If your soundbar doesn’t have an HDMI port, then don’t worry as there’s still plenty of options available, all of which will sound superb.
#2 Digital optical
If your soundbar lacks an HDMI port, then you will want to connect a soundbar using a digital optical cable. As the next best option, it can handle audio from a stereo signal up to 5.1 surround sound and everything in between.
You could use a digital coaxial cable instead!
Your TV and soundbar might have either or both digital optical and digital coaxial ports. They are slightly different both in terms of their design and how they transmit signals. An optical cable uses a square connector, whereas a coaxial cable has a circular connector.
Optical cables convert the electrical signal to optical light, which is then transmitted down the cable. At the other end, it’s converted back to an electrical signal.
Some prefer using an optical cable over coaxial cable because you’ll get less electrical interference. Well, that’s the theory! However, it’s almost impossible to tell the difference in practice as they’re both designed to transmit high-quality digital signals.
You will want to check your TV and soundbar before you buy any cables as most TVs have an optical connector, but not all TVs support digital coaxial.
#3 Line out (3.5mm or RCA)
Moving on to analogue audio, which isn’t as rich as digital nor are they capable of carrying more than a stereo signal. Don’t expect them to miraculously to deliver a surround sound experience. That said, they are a variable alternative to the digital options we’ve covered above.
How to use a 3.5mm line out to connect a soundbar to a TV
Your TV will likely have two mini-jack outputs. Typically one is labelled Line out and the other, Headphone. Confusingly, they look identical but have different roles. You’ll want to use the Line out as this isn’t amplified, allowing your soundbar to correctly process the audio.
Using a 3.5mm mini-jack cable, simply connect one end of the cable into your TV’s Line out port and the other end into your soundbar. Easy, right?!
Connecting a soundbar and TV using RCA
You’ve probably seen and used RCA cables without realising! They’re the circular red and white connectors. You might have seen cables with three RCA plugs (the yellow is used for video).
You do want to match colours from your TV and soundbar, otherwise, it will sound weird.
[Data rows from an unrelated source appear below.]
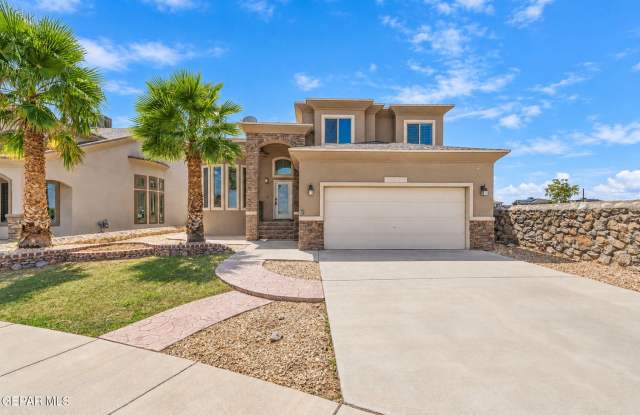 3199 RED MAPLE photos photos
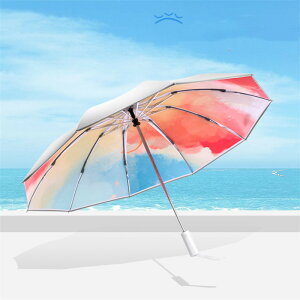 P ܂肽ݎP ^b` J fB[X ܂ݎP Jp P ܂肽ݎP P ܂肽  JP ϕP JpP ܂P 448g  Ռ Օ ՔM OJbg UVJ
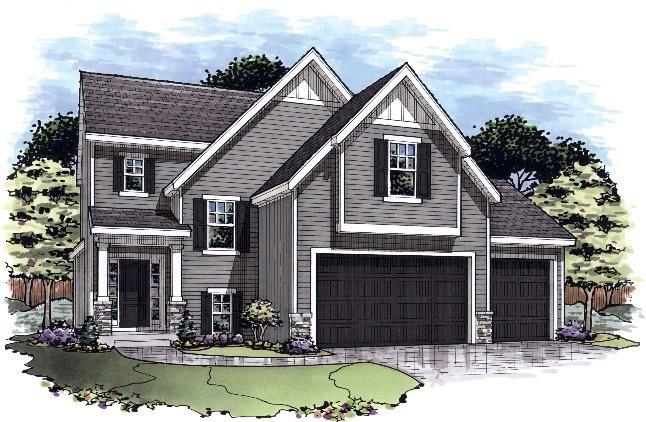 Listing Photo MLS #HMS2570547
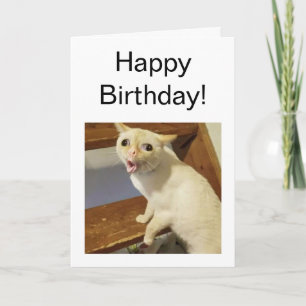 Gekoppelde kaart voor hoesten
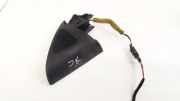 Lautsprecher Volkswagen Passat, CC I 2008.01 - 2011.06 3C8035411, CBBB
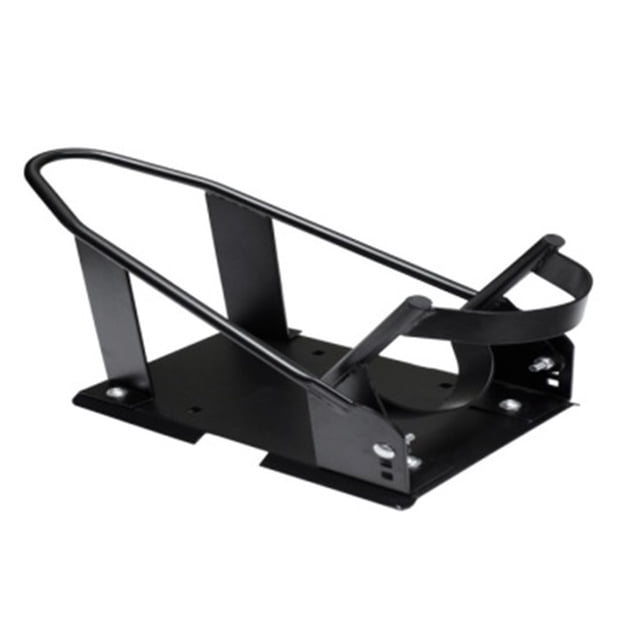 Cale de Roue de Moto 600 lb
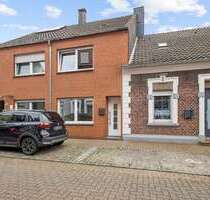 Haus zum Kaufen in Kevelaer 225.000,00 € 92.55 m²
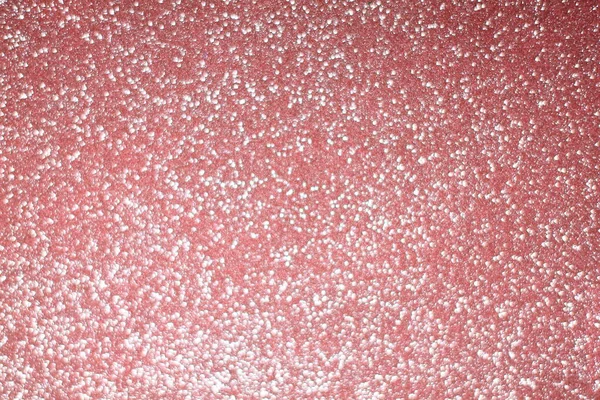 Soyut simli ışıklar arka plan, odaklanmamış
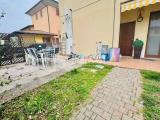 Appartamento, CASTEL MELLA, 149.000 €, 61,00 mq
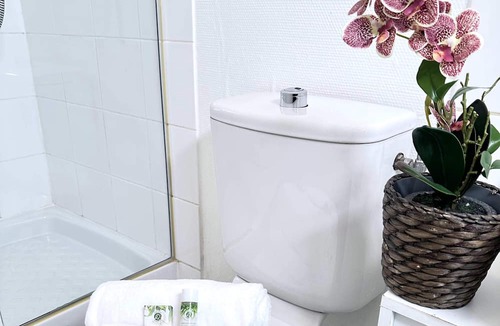 Plaisance Apartment | 1620C - Pleasant studio in Paris !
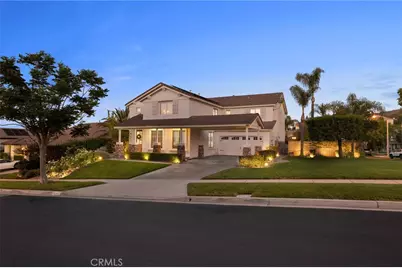 1602 Spyglass Drive, Corona, CA 92883 - Photo 7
So take an extra second to plug the red connector into the red output socket, and the white one into the white output socket.
Don’t worry if your TV doesn’t have a stereo RCA output but your set-top box, DVD, or Blu-ray player does, as you can plug your soundbar directly into one of these devices instead. Bear in mind, you’ll only be able to hear sound from the device it’s connected to!
#4 Headphone jack
If all else fails, then use your TV’s headphone output jack to connect a soundbar to it using a mini-jack cable. That said, you’ll want to experiment with settings as it might sound awful without any adjustments.
While most TVs will have both a Line out and Headphones, some will have only one socket which can act as either. You’ll need to change the function from headphones to Line out. Doing so will provide you with better audio. So if in doubt, read the manual!
Connecting a soundbar to a TV using headphone jack
If your TV only has a headphones output, then you’ll need to find the audio setting menu. Next, you will want to adjust your volume, bass and treble settings until you find a balanced sound.
As headphones are unpowered, the output will be louder than you need as your soundbar has an amplifier built-in. So remember to start with both your TV and soundbar on low volumes.
Adjust just your soundbar until you find a comfortable volume. If it’s too quiet, then you still have the option of turning up your TV.
If you decide to use your TV’s inbuilt speakers, then you’ll need to adjust the audio settings again.